I am assuming (unless otherwise noted) that Q stands for the rationals.

Yes, Q=rationals, R=reals; but how and why is mapping of Q to Q relevant here, since I am later asked about map of function R to R?

It is relevant because it is a critical hypothesis for the problem. You are also given that f is non decreasing and that f restricted to Q is a bijection. Think about what the map f restricted to Q looks like. Where does f(q) go to?

Now, where does f map the irrational points to?

Since I=irrationals are uncountable and so are reals I guess we could create a bijection between the two (not sure if I am correct here), but I suppose I would be mapped to R.

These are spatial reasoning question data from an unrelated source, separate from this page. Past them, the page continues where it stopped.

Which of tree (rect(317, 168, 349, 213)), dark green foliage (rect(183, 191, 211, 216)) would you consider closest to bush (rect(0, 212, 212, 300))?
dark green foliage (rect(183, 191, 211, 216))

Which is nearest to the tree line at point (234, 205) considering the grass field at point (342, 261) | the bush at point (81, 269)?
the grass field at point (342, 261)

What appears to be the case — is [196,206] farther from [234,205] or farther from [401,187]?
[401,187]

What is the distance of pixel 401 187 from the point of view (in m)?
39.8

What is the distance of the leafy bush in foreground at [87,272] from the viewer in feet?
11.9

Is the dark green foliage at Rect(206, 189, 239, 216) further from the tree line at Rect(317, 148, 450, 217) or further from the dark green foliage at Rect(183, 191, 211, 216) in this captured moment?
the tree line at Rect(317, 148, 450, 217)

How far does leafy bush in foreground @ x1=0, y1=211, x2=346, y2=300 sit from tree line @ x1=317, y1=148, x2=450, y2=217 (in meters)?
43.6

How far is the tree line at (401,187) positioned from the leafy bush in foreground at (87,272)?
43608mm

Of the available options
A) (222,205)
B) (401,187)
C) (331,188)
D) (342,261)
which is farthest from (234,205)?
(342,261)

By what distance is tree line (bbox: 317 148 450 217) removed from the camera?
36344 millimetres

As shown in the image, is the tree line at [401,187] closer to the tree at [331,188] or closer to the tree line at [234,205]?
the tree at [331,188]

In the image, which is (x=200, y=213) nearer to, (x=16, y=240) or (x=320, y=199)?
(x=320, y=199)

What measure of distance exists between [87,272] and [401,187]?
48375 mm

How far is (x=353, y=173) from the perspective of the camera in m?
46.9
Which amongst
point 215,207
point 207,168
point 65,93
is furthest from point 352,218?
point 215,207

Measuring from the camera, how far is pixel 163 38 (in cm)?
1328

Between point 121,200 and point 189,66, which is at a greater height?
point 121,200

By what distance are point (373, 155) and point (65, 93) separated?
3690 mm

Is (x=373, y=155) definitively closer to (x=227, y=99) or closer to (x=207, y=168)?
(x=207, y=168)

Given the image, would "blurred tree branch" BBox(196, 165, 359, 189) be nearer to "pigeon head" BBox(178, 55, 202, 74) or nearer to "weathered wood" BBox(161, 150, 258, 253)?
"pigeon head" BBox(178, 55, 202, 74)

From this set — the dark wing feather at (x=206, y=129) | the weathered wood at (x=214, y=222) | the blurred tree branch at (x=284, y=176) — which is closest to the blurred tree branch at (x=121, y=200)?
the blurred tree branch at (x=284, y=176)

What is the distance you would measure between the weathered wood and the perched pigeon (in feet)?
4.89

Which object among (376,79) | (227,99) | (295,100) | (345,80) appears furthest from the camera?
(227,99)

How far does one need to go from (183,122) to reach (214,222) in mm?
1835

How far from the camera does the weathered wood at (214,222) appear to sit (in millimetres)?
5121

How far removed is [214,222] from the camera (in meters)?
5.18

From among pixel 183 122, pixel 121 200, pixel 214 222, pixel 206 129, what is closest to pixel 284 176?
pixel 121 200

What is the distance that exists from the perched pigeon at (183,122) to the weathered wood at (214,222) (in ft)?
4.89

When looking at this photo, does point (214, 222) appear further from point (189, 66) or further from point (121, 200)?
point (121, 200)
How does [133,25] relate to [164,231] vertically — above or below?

Ah, I deleted my previous post, what I said was incorrect!. But... let me try to be more helpful: try this outline of a proof (if you like):

1) show that the restriction of f to Q is continuous (treat Q as a metric space on its own and apply the epsilon delta definition).

2) show that there exists a unique extension of f:Q->Q to f:R->R such that f is continuous on R (proving this is fairly easy via contradiction).

3) show that f being non-decreasing on Q and continuous on Q implies it is this candidate function (step 2 isn't entirely necessary, but it should help provide a lot more intuition to make this last leap).

I'm quite drowsy, so if something sounds confusing tell me.

I'm sorry, but I'm not familiar with the term "unique extension" what do you mean by that?

I'm sorry, but I'm not familiar with the term "unique extension" what do you mean by that?

Oh no prob. An extension of a function f:Q->Q to a function g:R->R is g such that for every x in Q, f(x) = g(x).